Pull out every line below holding the word "important".

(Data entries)
▼▼▼

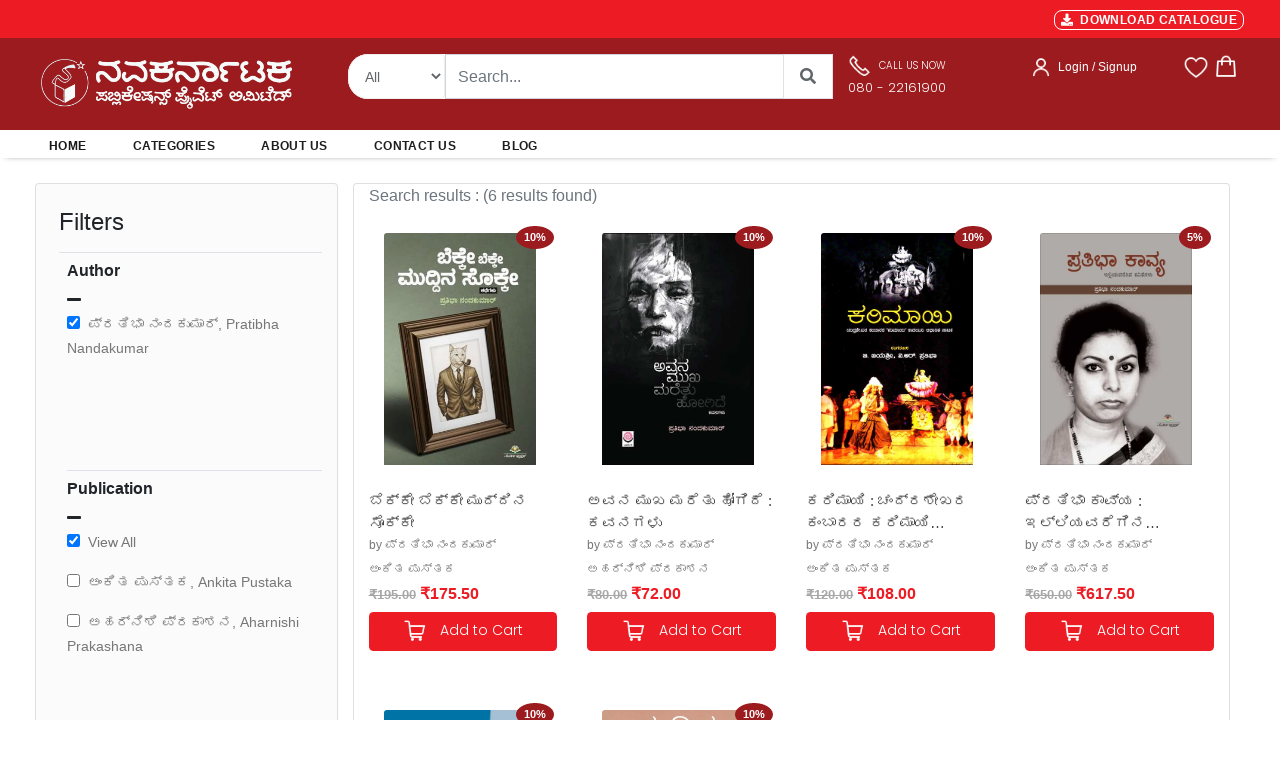

--- FILE ---
content_type: text/css
request_url: https://navakarnataka.com/public/internal/css/styles.css
body_size: -123
content:
/** colors */

.nk-light {
    background-color: #f0f4f7 !important;
}

/** fonts */

.nk-font-size-micro {
    font-size: 10px;
}

.nk-font-size-milli {
    font-size: 14px;
}

.nk-font-size-small {
    font-size: 16px;
}

/** alignments */

.nk-container-fluid {
    padding-left: 30px !important;
    padding-right: 30px !important;
}

/** cursor */
.nk-cursor-pointer {
    cursor: pointer;
}

/** Home page alignments */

▲▲▲

#### SOLUTION TO THE PROBLEM
    background-color: #f0f4f7 !important;
    padding-left: 30px !important;
    padding-right: 30px !important;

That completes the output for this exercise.